I am a criminologist based at Research School of Psychology at the ANU. Following on from my work with the Australian Intervention Support Hub in 2015/16, I now run a group called the Youth Engagement Advisory Hub. Rather than taking a 'countering violent extremism' approach, my work and ethnographical research is grounded on the notion that, to adequately address anti-social and violent behaviour in young people, all efforts must be embedded within activities that engage and support families and communities rather than alienate them. Therefore, community partnerships are essential to the success of the longer-term goals of community safety and harmony. I work together with a range of international and domestic experts including psychologists, criminologists and sociologists to provide support to community groups working with troubled young people.
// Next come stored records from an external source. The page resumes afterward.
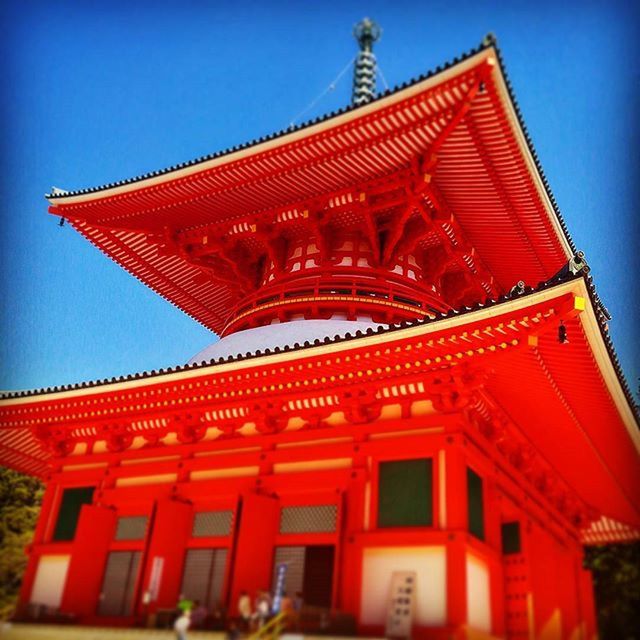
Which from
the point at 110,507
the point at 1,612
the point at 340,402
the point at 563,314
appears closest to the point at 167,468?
the point at 110,507

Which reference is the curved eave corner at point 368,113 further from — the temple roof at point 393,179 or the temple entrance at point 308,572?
the temple entrance at point 308,572

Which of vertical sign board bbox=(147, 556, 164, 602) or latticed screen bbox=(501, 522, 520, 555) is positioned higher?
latticed screen bbox=(501, 522, 520, 555)

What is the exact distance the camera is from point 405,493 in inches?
383

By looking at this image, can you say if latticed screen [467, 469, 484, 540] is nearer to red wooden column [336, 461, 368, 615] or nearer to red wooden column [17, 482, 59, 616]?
red wooden column [336, 461, 368, 615]

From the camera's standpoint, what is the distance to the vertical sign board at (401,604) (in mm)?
8617

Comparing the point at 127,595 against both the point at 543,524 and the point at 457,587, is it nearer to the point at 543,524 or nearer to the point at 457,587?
the point at 457,587

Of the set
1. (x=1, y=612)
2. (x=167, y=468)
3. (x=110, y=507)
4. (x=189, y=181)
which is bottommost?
(x=1, y=612)

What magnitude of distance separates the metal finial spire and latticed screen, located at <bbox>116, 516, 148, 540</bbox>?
1691 cm

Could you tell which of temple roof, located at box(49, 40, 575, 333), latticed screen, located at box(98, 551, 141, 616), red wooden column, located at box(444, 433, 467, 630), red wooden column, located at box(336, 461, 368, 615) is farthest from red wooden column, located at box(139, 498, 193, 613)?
temple roof, located at box(49, 40, 575, 333)

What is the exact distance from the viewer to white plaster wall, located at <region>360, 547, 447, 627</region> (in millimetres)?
8781

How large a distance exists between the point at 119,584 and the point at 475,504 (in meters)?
6.34

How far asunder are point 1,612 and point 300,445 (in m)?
20.3

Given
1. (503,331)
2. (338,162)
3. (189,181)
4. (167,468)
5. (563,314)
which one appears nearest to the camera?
(563,314)

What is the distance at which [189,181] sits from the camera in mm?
14141
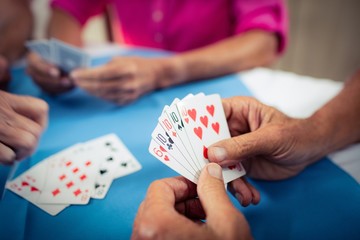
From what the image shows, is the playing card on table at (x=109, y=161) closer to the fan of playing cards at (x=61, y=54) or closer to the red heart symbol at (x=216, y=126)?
the red heart symbol at (x=216, y=126)

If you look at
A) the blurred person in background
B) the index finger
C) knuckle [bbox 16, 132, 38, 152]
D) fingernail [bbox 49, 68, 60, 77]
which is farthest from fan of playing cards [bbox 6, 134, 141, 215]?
fingernail [bbox 49, 68, 60, 77]

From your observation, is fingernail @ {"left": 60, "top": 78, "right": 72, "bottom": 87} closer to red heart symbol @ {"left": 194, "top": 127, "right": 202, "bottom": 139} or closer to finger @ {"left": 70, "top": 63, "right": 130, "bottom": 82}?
finger @ {"left": 70, "top": 63, "right": 130, "bottom": 82}

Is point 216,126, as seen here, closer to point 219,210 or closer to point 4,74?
point 219,210

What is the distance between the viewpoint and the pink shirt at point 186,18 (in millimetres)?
1390

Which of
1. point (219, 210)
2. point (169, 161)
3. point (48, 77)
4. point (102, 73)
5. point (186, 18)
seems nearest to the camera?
point (219, 210)

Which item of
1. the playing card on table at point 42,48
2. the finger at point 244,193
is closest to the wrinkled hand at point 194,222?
the finger at point 244,193

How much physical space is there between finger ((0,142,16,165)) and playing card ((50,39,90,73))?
572 mm

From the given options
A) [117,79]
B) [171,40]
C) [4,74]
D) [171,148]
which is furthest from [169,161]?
[171,40]

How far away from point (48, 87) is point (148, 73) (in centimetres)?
45

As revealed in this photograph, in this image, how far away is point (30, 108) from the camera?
79cm

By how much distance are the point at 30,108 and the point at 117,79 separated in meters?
0.44

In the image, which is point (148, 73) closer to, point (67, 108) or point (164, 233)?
point (67, 108)

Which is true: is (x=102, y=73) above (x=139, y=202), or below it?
above

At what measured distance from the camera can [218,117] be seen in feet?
2.41
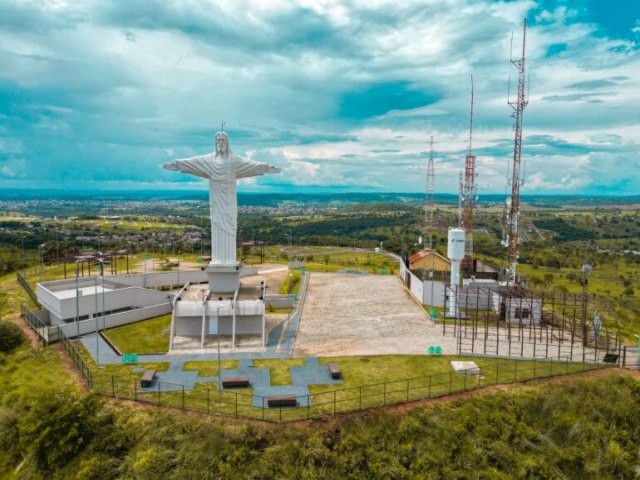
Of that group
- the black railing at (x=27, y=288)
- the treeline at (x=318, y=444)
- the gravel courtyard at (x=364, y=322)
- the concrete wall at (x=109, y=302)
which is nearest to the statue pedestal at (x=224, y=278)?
the gravel courtyard at (x=364, y=322)

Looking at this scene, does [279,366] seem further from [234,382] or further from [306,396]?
[306,396]

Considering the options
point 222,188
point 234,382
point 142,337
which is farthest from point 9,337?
point 234,382

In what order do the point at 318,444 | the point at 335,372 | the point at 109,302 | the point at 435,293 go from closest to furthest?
the point at 318,444, the point at 335,372, the point at 109,302, the point at 435,293

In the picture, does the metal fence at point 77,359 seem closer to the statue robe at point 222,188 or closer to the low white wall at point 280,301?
the statue robe at point 222,188

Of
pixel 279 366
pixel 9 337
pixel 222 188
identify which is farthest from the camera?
pixel 222 188

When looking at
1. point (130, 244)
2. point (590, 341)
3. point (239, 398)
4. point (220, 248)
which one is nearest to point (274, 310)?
point (220, 248)
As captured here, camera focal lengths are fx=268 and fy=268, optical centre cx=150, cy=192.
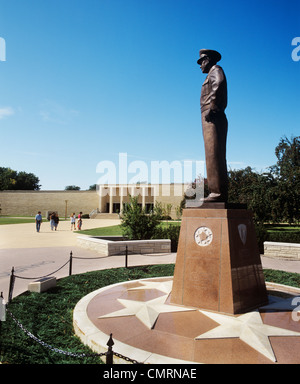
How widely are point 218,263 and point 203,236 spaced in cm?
57

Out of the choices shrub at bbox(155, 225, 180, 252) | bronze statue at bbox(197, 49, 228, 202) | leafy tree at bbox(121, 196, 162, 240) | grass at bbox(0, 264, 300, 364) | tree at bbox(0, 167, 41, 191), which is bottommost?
grass at bbox(0, 264, 300, 364)

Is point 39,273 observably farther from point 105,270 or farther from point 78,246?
point 78,246

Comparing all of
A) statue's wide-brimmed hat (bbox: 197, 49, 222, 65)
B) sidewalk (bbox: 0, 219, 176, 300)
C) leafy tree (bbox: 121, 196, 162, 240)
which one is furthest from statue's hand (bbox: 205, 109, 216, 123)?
leafy tree (bbox: 121, 196, 162, 240)

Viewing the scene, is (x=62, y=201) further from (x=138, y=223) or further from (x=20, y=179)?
(x=138, y=223)

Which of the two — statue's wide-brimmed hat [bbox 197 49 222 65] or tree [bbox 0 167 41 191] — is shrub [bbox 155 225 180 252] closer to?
statue's wide-brimmed hat [bbox 197 49 222 65]

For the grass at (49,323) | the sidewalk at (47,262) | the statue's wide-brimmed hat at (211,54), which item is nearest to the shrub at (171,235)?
the sidewalk at (47,262)

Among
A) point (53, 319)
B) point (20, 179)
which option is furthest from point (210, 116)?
point (20, 179)

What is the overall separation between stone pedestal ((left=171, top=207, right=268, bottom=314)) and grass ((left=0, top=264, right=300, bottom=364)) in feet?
7.06

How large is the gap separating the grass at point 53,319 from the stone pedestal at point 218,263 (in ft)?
7.06

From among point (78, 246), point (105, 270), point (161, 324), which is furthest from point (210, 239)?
point (78, 246)

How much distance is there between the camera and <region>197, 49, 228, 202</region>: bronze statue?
5254 mm

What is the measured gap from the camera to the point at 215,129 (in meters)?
5.34

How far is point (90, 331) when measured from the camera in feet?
13.1
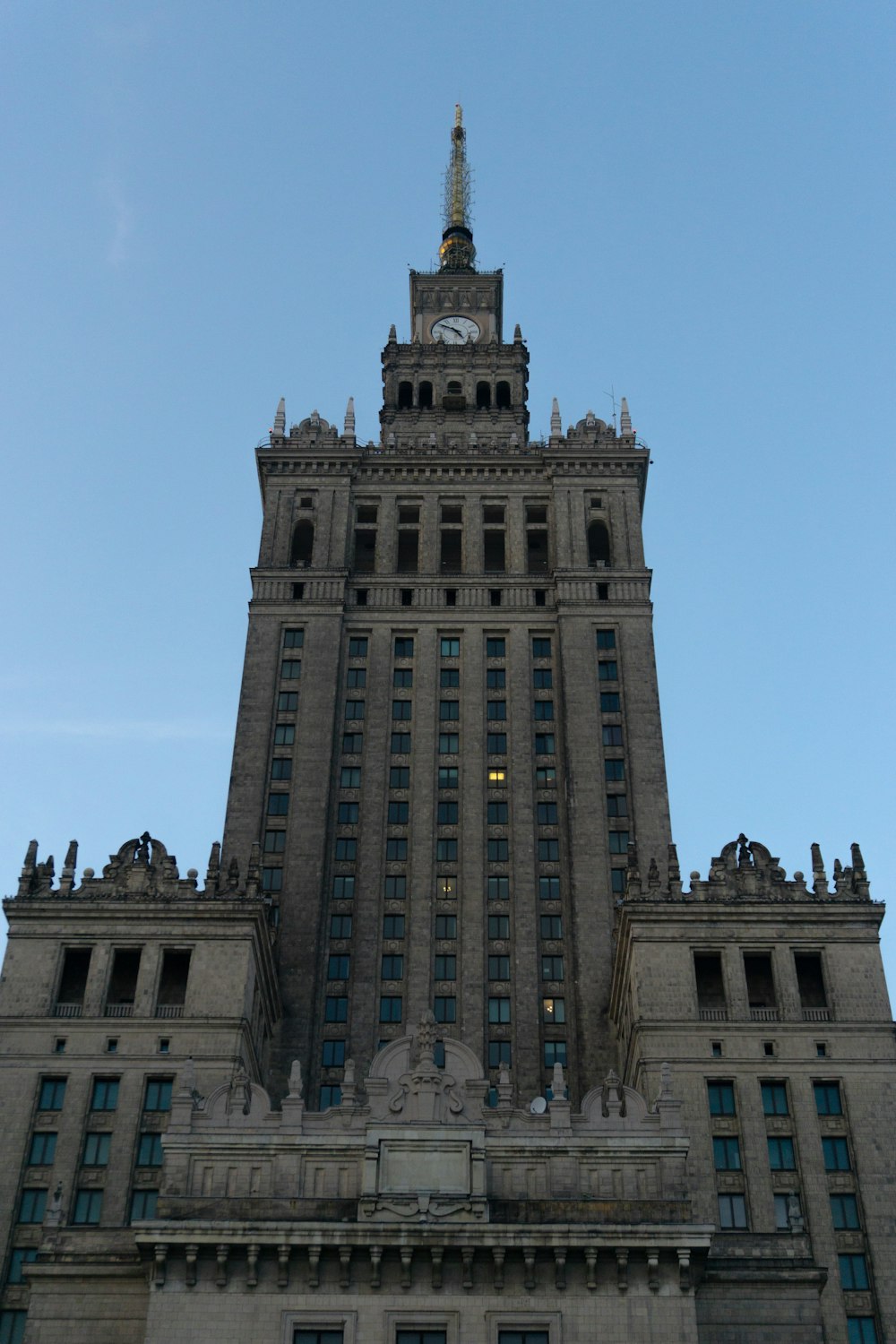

I have several other areas of research expertise, which focus on prisons, radicalisation, rehabilitation, organised crime and gangs/prison gangs. I am currently exploring how different prison environments influence terrorist inmates beliefs and behaviour: that is, whether certain prison environments inhibit or foster prison radicalisation. I compare the beliefs and behaviours of two groups of terrorist inmates incarcerated in two different correctional facilities in the Philippines. I also examine prison reform in the Philippines corrective system and the effects of prison gangs, overcrowding and corruption on this reformation process. In doing so, I examine inmate self-governance and the functional importance of prison gangs for prison order and management in highly overcrowded correctional facilities.
In 2015 I won the top ANU media award - the Vice Chancellor's Award for Advancing the Reputation of the University Through Media. I also won the 24/7 Award for the Most Impressive Media Performance. In 2014 I received the ANU Strategic Communications & Public Affairs Award as an Emerging Talent.